The South Africa Supreme Court of Appeal has ordered that former President Jacob Zuma should be returned to prison after ruling that the medical parole that qualified him for a early release from his 15 months jail sentence was unlawfully obtained.
The court, in a ruling on Monday, said Zuma should be returned to prison to to finish his sentence for contempt of court.
In July, 2021, the former President was sentenced to 15 months imprisonment after repeatedly ignoring a court order to testify at a government inquiry into large scale corruption during his tenure as president.
However, in September, two months after, Zuma was released on medical parole, but in December, the high court set aside the parole decision and ordered him to return to jail.

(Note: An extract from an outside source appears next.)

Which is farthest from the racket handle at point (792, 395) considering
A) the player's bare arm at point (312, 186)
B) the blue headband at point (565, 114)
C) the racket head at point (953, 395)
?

Zuma went on to appeal the high court decision at the Supreme Court and in the judgment delivered on Monday, a month after the department of correctional services said his prison sentence had ended, the court ordered that he must go back to prison to see out his term.
The court also took issue with the department’s claim that Zuma’s sentence had ended while the appeal was still being heard, and held that it found the decision by the former National Commissioner of Correctional Services to grant Zuma medical parole against the advice of the Medical Parole Advisory Board, a specialist body, unlawful.
“On any conceivable basis, the commissioner’s decision was unlawful and unconstitutional. The high court was correct to set it aside.
“In other words, Mr Zuma, in law, has not finished serving his sentence. He must return to the Escourt Correctional centre to do so,” the Supreme Court of Appeal’s judgment read.